De constatering van Schreuder dat door deze methodologische keuze de situatie in het werkveld niet geheel wordt gereflecteerd, is juist. Echter, deze keuze is een onvermijdelijk gevolg van het doel van de studie: het zo zuiver mogelijk evalueren van de meetprestaties in twee settings, met uitschakeling van de rol van verschillen in meetapparatuur en ijkprocedures tussen die settings. Ook hier geldt, zoals zo vaak, dat één enkel onderzoek niet alle vragen kan beantwoorden.

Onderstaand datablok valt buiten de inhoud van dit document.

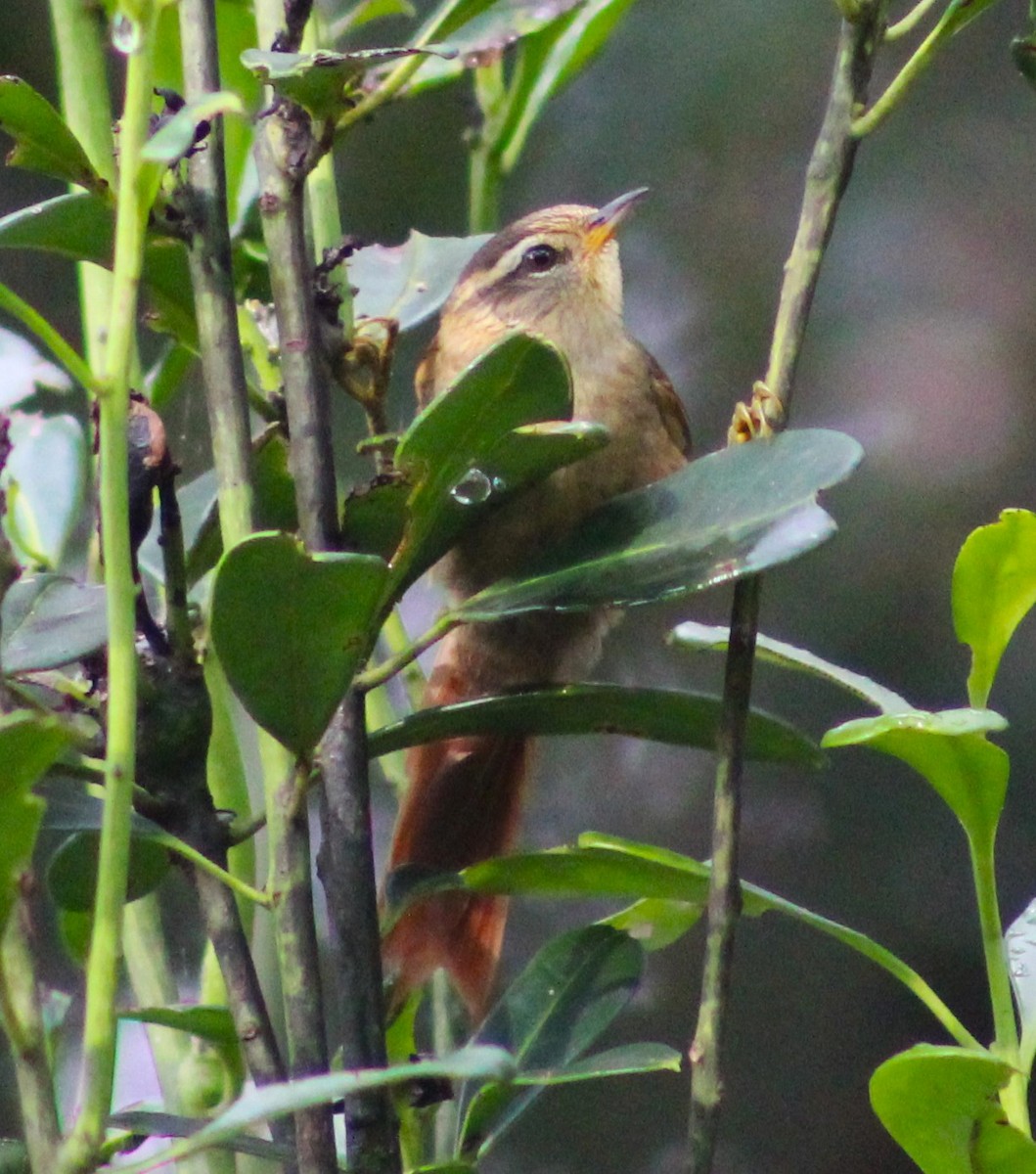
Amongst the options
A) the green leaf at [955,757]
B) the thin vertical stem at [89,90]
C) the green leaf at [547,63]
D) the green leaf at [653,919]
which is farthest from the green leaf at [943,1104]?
the green leaf at [547,63]

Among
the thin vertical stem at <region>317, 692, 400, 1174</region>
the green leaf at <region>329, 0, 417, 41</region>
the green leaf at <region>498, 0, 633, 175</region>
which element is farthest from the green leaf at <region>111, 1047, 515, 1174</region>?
the green leaf at <region>498, 0, 633, 175</region>

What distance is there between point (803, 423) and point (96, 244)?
2.20 metres

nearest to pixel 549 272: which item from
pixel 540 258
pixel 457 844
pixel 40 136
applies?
pixel 540 258

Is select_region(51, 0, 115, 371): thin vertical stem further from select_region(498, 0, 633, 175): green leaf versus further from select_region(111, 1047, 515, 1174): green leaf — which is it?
select_region(111, 1047, 515, 1174): green leaf

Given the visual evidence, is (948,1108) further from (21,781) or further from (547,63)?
(547,63)

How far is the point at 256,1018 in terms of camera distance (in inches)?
25.0

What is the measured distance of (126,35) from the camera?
58 centimetres

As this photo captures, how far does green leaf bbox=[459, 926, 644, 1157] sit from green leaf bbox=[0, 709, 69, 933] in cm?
32

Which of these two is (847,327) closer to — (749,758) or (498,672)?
(498,672)

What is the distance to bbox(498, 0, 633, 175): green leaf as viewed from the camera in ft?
4.34

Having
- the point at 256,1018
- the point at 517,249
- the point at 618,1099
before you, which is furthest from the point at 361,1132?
the point at 618,1099

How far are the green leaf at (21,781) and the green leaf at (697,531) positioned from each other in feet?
0.92

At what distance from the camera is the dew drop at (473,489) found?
736 millimetres

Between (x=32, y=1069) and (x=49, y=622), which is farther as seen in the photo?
(x=49, y=622)
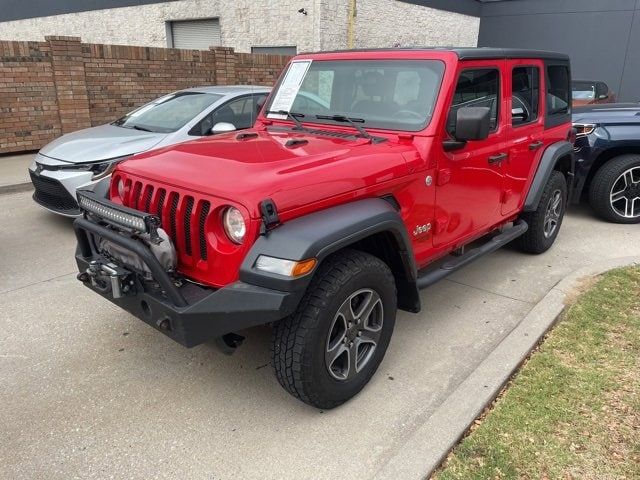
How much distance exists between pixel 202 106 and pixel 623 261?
4.96 meters

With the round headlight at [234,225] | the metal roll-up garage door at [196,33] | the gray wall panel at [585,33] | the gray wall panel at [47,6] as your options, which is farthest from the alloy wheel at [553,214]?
the gray wall panel at [585,33]

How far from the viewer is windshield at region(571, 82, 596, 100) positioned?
40.4ft

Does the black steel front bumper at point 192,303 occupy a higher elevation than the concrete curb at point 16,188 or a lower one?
higher

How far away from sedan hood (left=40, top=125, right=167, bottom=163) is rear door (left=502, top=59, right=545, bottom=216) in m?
3.80

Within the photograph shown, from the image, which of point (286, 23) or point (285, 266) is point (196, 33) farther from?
point (285, 266)

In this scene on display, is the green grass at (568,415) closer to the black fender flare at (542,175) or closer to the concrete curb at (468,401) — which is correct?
the concrete curb at (468,401)

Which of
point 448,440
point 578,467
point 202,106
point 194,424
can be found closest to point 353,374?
point 448,440

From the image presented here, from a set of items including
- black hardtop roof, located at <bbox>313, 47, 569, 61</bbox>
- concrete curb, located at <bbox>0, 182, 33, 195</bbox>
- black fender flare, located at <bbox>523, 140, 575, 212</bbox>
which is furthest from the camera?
concrete curb, located at <bbox>0, 182, 33, 195</bbox>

Om zicht te krijgen op de vergelijkbaarheid van spirometrietests in de realiteit van de eerstelijnszorg is een ander, maar soortgelijk onderzoek nodig, waarin huisartspraktijken en longfunctielaboratoria hun eigen, vertrouwde apparatuur gebruiken en hun eigen routines voor ijking en onderhoud hanteren.

Onze – enige – conclusie dat de meetprestatie het uitvoeren van spirometrie in eigen beheer van de huisartspraktijk niet in de weg hoeft staan, blijft in onze ogen te rechtvaardigen op basis van de gerapporteerde onderzoeksbevindingen.

Dat de variatie tussen herhaalde longfunctiemetingen binnen personen aanzienlijk kan zijn, is genoegzaam bekend, evenals de factoren die verantwoordelijk zijn voor deze binnenpersoonsvariatie.1 In de beschouwing van het artikel gingen wij daar uitgebreid op in. Hoe in de (huisarts)praktijk omgegaan moet worden met spirometrietests die bij dezelfde patiënt op verschillende plaatsen en/of tijdstippen en eventueel door verschillende personen zijn verricht, is een vraag voor verdere discussie en onderzoek.

T.R.J. Schermer
H.T.M. Folgering
J.E. Jacobs
N.H. Chavannes
J. Hartman
C. van Weel
B.J.A.M. Bottema
Literatuur
  1. Enright PL, Connett JE, Kanner RE, Johnson LR, Lee WW. Spirometry in the Lung Health Study: II. Determinants of short-term intraindividual variability. Am J Respir Crit Care Med 1995;151(2 Pt 1):406-11.